Petrus – Le Pin – Conseillante – Lafleur

Graham Tucker | September 10, 2020

The Commune of Pomerol

In some ways, Pomerol is not the prototypical commune – stately, hierarchical Chateaux are non-existent; instead, you’ll find unassuming homes, modest villas and a commonwealth with an unwavering and unwritten commitment to producing the greatest Merlot-based wines in the world - no classification system needed.

Stretching at just under two-and-a-half square miles, hectares under the vine are at a premium. Merlot is the star varietal here – and it has found its exemplary home. Located across the Gironde, the moderating influence from the Atlantic is less pronounced. Summers are hotter and dryer and the clay-heavy soils result in wines with an other-worldly depth, concentration and potency.

At the top, there is no wine that embodies the hedonistic, exotic and lush potential of Merlot more than Chateau Petrus and Le Pin – iconic and highly sought after, they’re distinguished by deep, intense flavors of ripe dark fruit, truffle, herbs, smoke and exotic spices. Their quality is undeniable and deserving of the premium prices.

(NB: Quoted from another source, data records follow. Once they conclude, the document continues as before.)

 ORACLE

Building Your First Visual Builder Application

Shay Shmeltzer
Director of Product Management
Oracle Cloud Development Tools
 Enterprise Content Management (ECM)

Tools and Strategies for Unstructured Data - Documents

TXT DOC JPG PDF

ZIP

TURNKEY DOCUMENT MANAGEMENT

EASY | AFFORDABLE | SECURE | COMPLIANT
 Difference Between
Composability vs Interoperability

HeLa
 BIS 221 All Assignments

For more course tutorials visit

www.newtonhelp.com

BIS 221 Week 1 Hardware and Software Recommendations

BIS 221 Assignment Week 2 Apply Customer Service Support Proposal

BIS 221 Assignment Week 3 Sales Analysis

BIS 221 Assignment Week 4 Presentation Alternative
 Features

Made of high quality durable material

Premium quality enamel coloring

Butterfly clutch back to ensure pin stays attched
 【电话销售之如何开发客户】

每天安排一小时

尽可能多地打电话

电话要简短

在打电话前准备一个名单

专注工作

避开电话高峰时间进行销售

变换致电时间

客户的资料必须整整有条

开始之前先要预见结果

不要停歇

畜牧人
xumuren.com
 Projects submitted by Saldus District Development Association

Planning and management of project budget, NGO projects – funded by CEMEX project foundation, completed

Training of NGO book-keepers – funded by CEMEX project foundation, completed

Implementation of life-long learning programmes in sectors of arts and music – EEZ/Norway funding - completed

What I appreciate most, however, is the underlying charm found in a lot of Pomerol’s best wines. Behind the power, you’ll often notice a palpable creamy and velvety texture that make some of the wines approachable and friendly in their youth.

Personal favorites are:

Chateau Conseillante: Some of the best Merlot-dominated wines I have ever tasted. Sensorial and aromatic, the wines are consistently supple, nuanced and refined. And their second wine, the Duo de Conseillante, is among the Right Bank’s best values.

Chateau Lafleur: Among the longest-lived wines in Pomerol. While you wait for the Grand Vin to age another 10+ years, stock up on a couple cases of their second wine, Les Pensees – delicious, gratifyingly elegant and very favorably priced (taste blind against the Grand Vin and see if you can pick the difference!).

Chateau L’Eglise Clinet – an estate with an unmatched pedigree dating back to the 1800s. True to form, the wines are rich, layered and demand time in the bottle. This is an excellent chateau to start with if newer to Pomerol – in the best vintages they can match the intrinsic complexity of Pomerol’s priciest wines.